Continued Fellowship

dscn9890In my lasts two posts I discussed my work and practice in the Fraternity since joining. In this last short post, I wanted to share some of my thoughts and hopes going forward.  You might not know this but there are many opportunities to participate in Masonry beyond your lodge.  However, you must be careful with how many commitments you take on and manage your time. As an engineer, I can usually find gems of wisdom in the popular TV and Movie Series Star Trek. For example, here is a conversation between two chief engineers, Scotty and La Forge, that speaks to time commitments:

Lt. Commander La Forge: Yeah, well, I told the Captain I’d have this analysis done in an hour.

Scotty: How long will it really take?

La Forge: An hour!

Scotty: Oh, you didn’t tell him how long it would really take, did ya?

La Forge: Well, of course I did.

Scotty: Oh, laddie. You’ve got a lot to learn if you want people to think of you as a miracle worker.

In this conversation is a helpful rule of thumb; if you commit yourself to do something you must do it, do your best to be on time for any commitments, and it is always better to be seen as a miracle worker versus a person that is late or fails to perform up to commitments that they take on. Scotty’s message is to give yourself some time for the inevitable life happenings that may impact your plans.

As for myself, in my first very active year, I have taken this to heart. While I try to help and offer myself, my time, and my abilities to my Lodge, I take the commitment very serious and I want to be successful, not just for myself or personal pride, but for the lodge and the fraternity. I have taken several rolls onto myself with my Blue Lodge:

  • I create, maintain, and upgrade the Lodge web presence, including but not limited to; Blogs, Website, Twitter, Facebook, Instagram, WordPress.
  • I have had the privilege to stand in as Chaplain
  • I have had the privilege to stand in as a Steward
  • I have tried to help in degree practices as needed
  • I even offered to be Secretary when one was needed, given my experience in life running several companies, I thought I could help, My W.M. Informed me that I was not qualified and not a Mason for a sufficient period – but I tried!

Beyond my Lodge, I have become a member of the Scottish Rite, an Appendant body of the Masons, in the Valley of Concord, NH.  I have completed a set of degrees including the 32nd Degree http://www.nh32degreemason.org/ .  I have found myself volunteering again with the Scottish Rite, where I have volunteered to be an editor of the Valley of Concord Newsletter, and I agreed to take a part in what is known as the 14th Degree.
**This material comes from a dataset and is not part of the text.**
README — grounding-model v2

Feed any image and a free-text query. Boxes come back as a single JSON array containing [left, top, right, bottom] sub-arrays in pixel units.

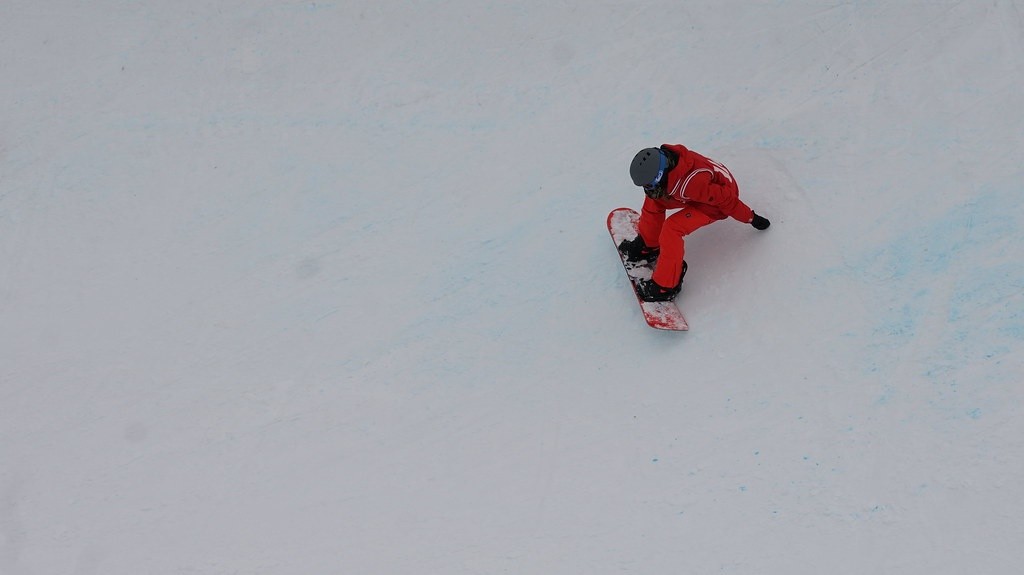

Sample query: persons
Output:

It is a different responsibility. When you take a part in the line or chairs you are committing that you have the time to take learn and perform the role as once accepted the fraternity is counting on you. Life gets busy as does work and family, but if you make the commitment to learn and do a task for your lodge or the Rite you must follow through and after some conversation with my family I accepted the commitment.
What is perhaps most exciting to me can be expressed by the Scottish Rite Passport.  When you become a member, you receive a passport book with Pages describing each degree. When completing a degree, you get a stamp – like a passport stamp! This made me think of my US Passport. I added pages twice and have many pages and many stamps, they are emblematic of my travel and my collected experience, understanding, and new friends on six of the seven continents. I do have friends that go to the seventh (Antarctica), but none of them live there!  One may view the Scottish Rite Passport in the same way. As you go through degrees you learn some things, you reinforce the fraternity’s values and you make friends.  I look forward to travelling all over the USA to experience all of the degrees. I look forward to meeting new friends and reconnecting with other brothers along the way.

As in any other organization, this fellowship requires work- but do not worry – the oaths and obligations that you will take upon yourself do provide guidance on getting along with other brothers, and truly accepting people who you might not know outside of the lodge.  If you can live up to those principals, you will do just fine with any Mason that you meet. At the very least, you are living up to your oath and obligations.

There is a huge benefit as well, in that the discipline that I believe is required for managing your commitments as a Mason can help you in other areas of your life. As an example, I will share a story. As an engineer I have come up with many processes. One process, that I’ve used professionally, for all of my teams, has been specifically around managing tasks and the progress towards completion of them. I’ve used status reports to communicate this kind of regular progress. In my experience, it was a good way to manage teams of Scientists, Sales People, Marketing, or any type of person.  One day, one of my sales managers came into my office to talk to me.  He said “I wanted to thank you.”  I responded, “For what?” He then told me that his son had been having problem managing schoolwork and sports and his grades were falling to the point of concern. He said that he implemented the Status report that we used in the company to manage tasks, and it relieved all the pressures for his family and his son improved in both grades and sports.

I share this story because it illustrates for me, how practicing the values of the fraternity has not only improved me not only in the different roles I have performed in lodge, but also it has improved me in my non-related activities. We all can be better; we all have room to improve but sometimes we forget to set goals. The fraternity can help bring focus to what you value and therefore you can adjust your actions to better achieve your goals.  And more importantly, you can have some fun and help your community. I look forward to the Continued Fellowship with fellow Masons and to receive more light.